It’s the Netflix original series with the most catchy theme song around, and the most unapologetically feminist comedy series I’ve seen since… I don’t even know when.
I would like to tell you that the backlash is officially getting pushback here in 2015, with shows like this sneaking onto the air, but let’s be real about how The Unbreakable Kimmy Schmidt finally saw daylight. Tina Fey is co-helming this one, and NBC ordered a bunch of episodes initially, but when they got the final product, they balked. Like The Middle Man, The Unbreakable Kimmy Schmidt is a weird, quirky show that really has no business being on a Big Four network, alas. What makes The Big Bang Theory OK is that it actually makes fun of nerds and plays into nerd stereotypes.
But the Unbreakable Kimmy Schmidt tells you to go fuck yourself, and you laugh along with it.
Unbreakable is about three teen women and one thirty-something woman who were kidnapped and held in an underground bunker for fifteen years by a madman (a literal Mad Man, played by our friend Jon Hamm). They are eventually rescued in the here and now, and featured in a mad media blitz. Called “Mole Women” by the media, they are invited to New York City to be on a talk show where they are treated in about the way you’d expect, even giving one woman a “surprise” makeover because of course, that’s how you can prove that you’ve fixed someone’s life, with a haircut and some makeup. The titular Kimmy Schmidt, on the ride back to the airport, decides she isn’t going back to live the rest of her life in small town Indiana after living in a bunker for 15 years, and jumps out of the van and decides to try and make her living in New York. It had been her dream, back in the bunker, to get her education and see the world, and she didn’t feel she’d be able to do that in Indiana where everyone would know her as a Mole Woman.
The entire concept of the show is pretty ridiculous, right? When my husband pitched this show to me, I looked at him with my Dubious Face, because I’ve seen a lot of what passes for comedy on TV these days, and it’s all How I Met Your Mother and Big Bang Theory, which feel so scripted lowest common denominator funny that I just get bored. I tend to like British comedy better because it can be far more absurd, and most importantly – dark. The comedy Absolutely Fabulous was one of my favorites, about two older women who selfishly booze away their lives while the nerdy daughter of one of them tries to deal with having a ridiculous, fucked-up home life while building her own future. My mom loved this show too, and more than a few times said, “I know you really like this show because you totally identify with the daughter, and I’m totally like her mother.” And I just smiled and nodded and then we settled in to laugh. Because that’s how we deal with the darkness of life – we laugh at it.

- _RECORD LIST_
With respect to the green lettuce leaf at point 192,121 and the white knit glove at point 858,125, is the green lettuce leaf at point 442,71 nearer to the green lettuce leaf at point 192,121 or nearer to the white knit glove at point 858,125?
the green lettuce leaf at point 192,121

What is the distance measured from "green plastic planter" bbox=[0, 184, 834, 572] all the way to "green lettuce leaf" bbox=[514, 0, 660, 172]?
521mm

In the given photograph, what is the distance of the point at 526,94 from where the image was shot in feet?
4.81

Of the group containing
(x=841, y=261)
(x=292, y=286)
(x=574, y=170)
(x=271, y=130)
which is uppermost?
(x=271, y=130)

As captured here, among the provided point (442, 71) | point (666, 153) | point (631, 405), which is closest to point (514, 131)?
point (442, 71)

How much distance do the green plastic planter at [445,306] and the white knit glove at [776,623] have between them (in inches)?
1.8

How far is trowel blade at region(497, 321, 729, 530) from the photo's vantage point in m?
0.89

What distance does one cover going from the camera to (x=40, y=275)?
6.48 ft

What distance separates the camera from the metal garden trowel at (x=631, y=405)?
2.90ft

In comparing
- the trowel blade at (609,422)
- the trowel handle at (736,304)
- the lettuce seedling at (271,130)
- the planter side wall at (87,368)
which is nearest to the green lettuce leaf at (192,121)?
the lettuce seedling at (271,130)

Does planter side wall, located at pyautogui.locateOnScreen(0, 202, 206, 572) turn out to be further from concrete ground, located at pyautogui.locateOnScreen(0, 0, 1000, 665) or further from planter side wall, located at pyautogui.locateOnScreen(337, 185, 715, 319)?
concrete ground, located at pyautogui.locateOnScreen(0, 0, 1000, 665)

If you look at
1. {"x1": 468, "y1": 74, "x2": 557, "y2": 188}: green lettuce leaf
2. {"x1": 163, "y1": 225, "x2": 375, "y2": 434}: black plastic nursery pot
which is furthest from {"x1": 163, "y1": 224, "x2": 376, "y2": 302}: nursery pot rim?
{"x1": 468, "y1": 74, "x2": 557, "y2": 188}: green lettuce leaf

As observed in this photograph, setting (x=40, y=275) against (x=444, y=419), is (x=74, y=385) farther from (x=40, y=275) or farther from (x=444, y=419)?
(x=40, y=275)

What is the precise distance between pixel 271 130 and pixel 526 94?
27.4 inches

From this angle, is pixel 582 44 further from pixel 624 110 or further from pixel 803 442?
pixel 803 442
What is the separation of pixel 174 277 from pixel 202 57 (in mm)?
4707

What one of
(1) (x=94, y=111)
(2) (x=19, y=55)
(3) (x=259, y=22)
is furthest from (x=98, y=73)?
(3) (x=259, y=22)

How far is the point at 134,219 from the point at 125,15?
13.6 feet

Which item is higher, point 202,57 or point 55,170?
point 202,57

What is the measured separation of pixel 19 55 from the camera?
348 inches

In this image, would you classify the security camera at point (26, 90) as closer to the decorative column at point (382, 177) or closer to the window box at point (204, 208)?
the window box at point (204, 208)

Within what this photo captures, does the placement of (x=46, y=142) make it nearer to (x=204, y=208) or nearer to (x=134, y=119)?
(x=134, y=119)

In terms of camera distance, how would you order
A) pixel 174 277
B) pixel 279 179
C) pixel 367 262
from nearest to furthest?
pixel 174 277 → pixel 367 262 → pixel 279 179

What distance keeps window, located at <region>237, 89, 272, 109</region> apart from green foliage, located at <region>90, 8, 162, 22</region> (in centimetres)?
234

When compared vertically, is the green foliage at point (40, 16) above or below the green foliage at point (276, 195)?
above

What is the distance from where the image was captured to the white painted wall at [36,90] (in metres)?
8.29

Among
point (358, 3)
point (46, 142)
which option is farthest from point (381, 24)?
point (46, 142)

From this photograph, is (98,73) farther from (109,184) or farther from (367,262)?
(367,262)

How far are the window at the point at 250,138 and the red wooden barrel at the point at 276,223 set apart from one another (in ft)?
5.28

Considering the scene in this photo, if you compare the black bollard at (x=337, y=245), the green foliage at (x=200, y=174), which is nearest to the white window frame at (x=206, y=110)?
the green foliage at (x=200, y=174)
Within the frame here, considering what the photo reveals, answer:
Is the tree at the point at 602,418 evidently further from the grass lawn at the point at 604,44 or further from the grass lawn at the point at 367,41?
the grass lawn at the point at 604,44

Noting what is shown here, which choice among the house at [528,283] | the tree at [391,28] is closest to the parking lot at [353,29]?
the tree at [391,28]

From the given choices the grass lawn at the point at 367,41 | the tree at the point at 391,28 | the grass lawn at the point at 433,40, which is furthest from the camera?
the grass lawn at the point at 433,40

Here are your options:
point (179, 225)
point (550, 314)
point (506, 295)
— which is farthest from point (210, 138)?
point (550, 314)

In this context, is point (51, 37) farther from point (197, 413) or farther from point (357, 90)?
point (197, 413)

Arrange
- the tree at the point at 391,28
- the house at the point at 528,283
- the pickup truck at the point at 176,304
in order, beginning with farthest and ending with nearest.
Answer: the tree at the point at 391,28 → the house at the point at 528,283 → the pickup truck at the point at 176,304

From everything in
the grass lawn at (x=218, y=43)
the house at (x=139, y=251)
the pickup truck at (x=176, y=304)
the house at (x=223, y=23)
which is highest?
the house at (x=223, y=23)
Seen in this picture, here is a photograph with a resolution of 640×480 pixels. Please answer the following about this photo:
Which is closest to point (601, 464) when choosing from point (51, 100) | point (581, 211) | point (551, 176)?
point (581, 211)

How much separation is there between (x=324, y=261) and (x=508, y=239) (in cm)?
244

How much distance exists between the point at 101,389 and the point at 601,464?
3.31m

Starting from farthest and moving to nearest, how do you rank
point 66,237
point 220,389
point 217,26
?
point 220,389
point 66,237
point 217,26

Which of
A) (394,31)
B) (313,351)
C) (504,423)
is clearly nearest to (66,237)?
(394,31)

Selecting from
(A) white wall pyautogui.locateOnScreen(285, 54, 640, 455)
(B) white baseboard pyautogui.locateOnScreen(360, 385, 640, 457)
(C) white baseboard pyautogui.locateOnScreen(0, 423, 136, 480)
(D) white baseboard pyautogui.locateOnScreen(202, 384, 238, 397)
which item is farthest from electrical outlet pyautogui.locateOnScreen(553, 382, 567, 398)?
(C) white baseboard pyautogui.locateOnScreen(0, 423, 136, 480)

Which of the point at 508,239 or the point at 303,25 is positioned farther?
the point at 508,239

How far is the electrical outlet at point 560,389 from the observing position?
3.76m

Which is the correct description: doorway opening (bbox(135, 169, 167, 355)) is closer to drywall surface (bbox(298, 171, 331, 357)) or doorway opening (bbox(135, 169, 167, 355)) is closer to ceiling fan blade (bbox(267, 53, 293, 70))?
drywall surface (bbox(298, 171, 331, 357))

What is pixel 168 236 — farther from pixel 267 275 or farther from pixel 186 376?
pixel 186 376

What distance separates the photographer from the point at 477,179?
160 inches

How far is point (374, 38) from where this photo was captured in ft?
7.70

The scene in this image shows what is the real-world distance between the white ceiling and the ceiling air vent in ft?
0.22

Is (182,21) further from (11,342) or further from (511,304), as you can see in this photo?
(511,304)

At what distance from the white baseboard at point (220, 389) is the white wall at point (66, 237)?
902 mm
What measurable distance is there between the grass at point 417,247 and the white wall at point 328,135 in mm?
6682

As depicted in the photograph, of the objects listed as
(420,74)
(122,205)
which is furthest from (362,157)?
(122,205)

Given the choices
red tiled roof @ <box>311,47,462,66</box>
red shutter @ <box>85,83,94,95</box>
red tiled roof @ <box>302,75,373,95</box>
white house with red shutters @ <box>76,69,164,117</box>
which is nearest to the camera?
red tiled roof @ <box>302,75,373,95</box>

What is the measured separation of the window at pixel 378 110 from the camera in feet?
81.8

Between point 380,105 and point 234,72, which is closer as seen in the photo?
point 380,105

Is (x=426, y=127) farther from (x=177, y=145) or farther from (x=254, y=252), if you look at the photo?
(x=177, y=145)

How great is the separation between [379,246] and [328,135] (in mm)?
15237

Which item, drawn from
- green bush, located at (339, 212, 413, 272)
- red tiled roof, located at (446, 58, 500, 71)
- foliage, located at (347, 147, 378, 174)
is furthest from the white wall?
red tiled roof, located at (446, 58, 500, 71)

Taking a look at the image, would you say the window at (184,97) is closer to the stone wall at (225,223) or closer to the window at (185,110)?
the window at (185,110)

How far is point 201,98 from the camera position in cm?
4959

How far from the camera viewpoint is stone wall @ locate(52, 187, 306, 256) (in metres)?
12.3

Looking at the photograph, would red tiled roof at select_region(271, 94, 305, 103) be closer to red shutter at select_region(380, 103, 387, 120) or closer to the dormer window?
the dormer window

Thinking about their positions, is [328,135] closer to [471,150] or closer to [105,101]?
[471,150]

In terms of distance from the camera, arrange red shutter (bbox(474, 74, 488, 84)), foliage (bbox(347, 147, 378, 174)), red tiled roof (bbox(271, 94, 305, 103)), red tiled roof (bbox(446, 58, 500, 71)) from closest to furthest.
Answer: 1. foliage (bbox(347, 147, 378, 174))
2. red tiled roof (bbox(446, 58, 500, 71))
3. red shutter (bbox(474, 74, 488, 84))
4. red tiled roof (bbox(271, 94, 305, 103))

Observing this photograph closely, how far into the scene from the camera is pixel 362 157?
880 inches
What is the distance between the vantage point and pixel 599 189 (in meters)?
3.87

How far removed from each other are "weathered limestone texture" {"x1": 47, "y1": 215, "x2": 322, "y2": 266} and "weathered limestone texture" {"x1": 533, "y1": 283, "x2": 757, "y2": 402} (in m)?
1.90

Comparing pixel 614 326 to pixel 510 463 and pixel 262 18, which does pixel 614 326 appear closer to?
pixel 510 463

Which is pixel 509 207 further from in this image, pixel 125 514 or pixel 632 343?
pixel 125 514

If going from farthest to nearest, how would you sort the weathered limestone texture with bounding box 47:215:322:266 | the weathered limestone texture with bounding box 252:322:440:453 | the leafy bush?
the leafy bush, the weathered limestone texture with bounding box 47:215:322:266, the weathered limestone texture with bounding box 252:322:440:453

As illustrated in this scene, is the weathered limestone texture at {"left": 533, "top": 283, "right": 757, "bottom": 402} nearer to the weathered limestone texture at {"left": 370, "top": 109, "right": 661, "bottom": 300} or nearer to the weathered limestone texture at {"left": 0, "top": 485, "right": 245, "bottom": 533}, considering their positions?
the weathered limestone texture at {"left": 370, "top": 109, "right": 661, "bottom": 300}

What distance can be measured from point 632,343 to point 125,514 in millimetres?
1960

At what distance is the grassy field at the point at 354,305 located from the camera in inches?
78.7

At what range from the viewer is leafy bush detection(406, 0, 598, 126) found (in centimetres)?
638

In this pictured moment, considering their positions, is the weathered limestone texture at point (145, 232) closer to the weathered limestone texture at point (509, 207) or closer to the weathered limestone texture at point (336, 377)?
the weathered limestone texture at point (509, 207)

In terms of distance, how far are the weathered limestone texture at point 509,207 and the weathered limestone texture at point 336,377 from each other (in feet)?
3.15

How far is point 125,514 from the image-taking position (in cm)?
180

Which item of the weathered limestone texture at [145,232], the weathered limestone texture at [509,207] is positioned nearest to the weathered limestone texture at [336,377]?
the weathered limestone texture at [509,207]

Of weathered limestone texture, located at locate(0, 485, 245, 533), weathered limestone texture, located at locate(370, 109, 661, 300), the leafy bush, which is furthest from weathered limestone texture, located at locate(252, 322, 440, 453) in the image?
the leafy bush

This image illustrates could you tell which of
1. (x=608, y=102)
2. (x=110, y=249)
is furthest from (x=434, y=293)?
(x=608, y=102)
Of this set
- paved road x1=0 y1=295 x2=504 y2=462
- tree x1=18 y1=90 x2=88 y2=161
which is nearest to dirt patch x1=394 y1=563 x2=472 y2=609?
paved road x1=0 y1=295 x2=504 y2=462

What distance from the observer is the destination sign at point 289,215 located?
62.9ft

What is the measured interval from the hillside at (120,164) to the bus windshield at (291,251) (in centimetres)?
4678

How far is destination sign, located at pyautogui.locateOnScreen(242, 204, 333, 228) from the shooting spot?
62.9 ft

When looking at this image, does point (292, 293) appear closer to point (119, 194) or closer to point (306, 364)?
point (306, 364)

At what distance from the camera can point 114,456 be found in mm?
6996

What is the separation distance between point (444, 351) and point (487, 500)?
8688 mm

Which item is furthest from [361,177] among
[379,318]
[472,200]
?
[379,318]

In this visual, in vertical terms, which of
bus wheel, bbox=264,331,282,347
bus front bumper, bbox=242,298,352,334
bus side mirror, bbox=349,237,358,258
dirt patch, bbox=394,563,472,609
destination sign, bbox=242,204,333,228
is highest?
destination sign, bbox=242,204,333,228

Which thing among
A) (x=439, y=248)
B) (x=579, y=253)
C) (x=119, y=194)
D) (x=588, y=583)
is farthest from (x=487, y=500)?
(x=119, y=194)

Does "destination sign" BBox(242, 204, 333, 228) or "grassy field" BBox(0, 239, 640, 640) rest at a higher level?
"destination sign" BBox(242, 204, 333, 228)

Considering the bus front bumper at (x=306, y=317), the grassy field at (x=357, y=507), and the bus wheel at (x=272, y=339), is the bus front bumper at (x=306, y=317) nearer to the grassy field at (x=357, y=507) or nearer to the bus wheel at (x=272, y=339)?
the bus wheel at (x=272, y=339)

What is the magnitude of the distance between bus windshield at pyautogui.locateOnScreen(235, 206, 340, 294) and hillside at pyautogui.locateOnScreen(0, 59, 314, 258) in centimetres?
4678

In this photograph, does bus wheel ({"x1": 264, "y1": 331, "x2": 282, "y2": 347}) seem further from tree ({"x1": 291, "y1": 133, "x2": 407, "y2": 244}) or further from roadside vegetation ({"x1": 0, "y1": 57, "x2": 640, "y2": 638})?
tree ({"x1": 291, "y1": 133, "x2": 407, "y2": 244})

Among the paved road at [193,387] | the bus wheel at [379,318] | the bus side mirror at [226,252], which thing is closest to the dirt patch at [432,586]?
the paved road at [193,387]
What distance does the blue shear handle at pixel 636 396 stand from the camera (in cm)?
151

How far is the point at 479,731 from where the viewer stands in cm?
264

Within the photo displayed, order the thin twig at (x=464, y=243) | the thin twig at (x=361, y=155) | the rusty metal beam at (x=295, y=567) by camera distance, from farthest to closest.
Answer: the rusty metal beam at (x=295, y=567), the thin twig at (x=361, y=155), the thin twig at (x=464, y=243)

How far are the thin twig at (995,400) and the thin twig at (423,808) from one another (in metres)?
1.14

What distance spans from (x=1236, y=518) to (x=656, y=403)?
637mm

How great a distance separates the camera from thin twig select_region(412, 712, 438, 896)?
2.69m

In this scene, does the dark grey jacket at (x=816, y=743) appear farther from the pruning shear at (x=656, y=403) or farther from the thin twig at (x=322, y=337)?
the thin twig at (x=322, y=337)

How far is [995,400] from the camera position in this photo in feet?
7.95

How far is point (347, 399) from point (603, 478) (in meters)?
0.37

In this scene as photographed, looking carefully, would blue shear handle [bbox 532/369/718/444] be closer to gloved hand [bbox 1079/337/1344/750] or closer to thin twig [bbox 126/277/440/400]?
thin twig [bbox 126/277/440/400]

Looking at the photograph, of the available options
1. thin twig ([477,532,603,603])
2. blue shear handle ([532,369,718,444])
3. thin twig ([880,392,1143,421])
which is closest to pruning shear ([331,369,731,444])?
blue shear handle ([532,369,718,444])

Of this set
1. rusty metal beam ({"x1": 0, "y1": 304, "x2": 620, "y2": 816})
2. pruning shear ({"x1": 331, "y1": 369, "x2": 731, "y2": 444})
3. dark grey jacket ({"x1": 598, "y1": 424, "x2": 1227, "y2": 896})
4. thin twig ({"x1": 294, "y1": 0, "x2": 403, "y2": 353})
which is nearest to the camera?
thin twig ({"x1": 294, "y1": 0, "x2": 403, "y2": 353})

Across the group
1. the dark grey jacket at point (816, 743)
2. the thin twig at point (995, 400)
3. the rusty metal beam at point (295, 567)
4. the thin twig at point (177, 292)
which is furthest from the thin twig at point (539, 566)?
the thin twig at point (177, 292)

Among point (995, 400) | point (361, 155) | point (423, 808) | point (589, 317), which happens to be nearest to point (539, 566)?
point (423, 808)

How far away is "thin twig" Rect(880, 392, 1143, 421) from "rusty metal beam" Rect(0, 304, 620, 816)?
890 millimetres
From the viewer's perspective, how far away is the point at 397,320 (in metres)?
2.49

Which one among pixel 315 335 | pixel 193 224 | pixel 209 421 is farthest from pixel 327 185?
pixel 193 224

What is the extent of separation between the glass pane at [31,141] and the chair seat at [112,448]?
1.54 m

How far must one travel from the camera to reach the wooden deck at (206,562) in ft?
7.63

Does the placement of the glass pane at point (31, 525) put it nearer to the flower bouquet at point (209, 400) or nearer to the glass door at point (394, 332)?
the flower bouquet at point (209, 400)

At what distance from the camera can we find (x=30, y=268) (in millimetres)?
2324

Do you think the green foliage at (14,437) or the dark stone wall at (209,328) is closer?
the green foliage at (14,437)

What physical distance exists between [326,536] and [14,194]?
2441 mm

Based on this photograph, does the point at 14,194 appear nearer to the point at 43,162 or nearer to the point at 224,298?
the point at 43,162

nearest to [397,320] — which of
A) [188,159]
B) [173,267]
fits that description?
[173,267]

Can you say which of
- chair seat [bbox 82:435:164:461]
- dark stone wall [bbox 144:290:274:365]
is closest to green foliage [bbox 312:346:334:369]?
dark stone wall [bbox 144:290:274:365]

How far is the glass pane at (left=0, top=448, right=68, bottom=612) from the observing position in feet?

- _TO DO_
1 – Retype the passage of the Kimmy Schmidt review starting with "It’s the Netflix" and going on through "even know when.".
2 – According to the Kimmy Schmidt review, what does the media call the women rescued from the bunker?
3 – Carry on the Kimmy Schmidt review from its last sentence.

- _ANSWERS FOR THE EXERCISE_
1 –
It’s the Netflix original series with the most catchy theme song around, and the most unapologetically feminist comedy series I’ve seen since… I don’t even know when.

2 – "Mole Women."

3 –
This is what Unbreakable gets so, so right, and it’s the laughing in the face of darkness that hooked me from the first episode. This absurd situation this girl finds herself in isn’t all that absurd, really – it’s not far from where I live where two brothers kidnapped young women and held them in their house for ten years as slaves. Yeah. This is something that actually happens. It’s not absurdist in the least. And on a grander scale, women living under the boot of men, of men’s ideas of them, enslaved by men’s fantasies of what they should be, happens at one point or another to nearly every woman in our society. We deal with it in our relationships, in the workplace, walking down the street.
I knew the show had me when Kimmy is getting ready to get on a bus to go back to Indiana in the first episode, feeling life in New York is just impossible for her. She has no skills, no job, all her references and technical knowledge are out of date, and she decides to give in and go back and live the way people expect her to. It’s at this point that she sees a rat in the trash can, and she flashes back to the bunker where she is holding up a rat in front of the Reverend who kidnapped them and tried to convince them the world had ended and he kept them locked up for their own protection, and says to him that if what he’s saying is true, and the world has ended and everything was dead, then how did this rat get into the air duct? And he says, “Dammit, Kimmy I WILL break you,” and she says, very simply, “No you won’t.”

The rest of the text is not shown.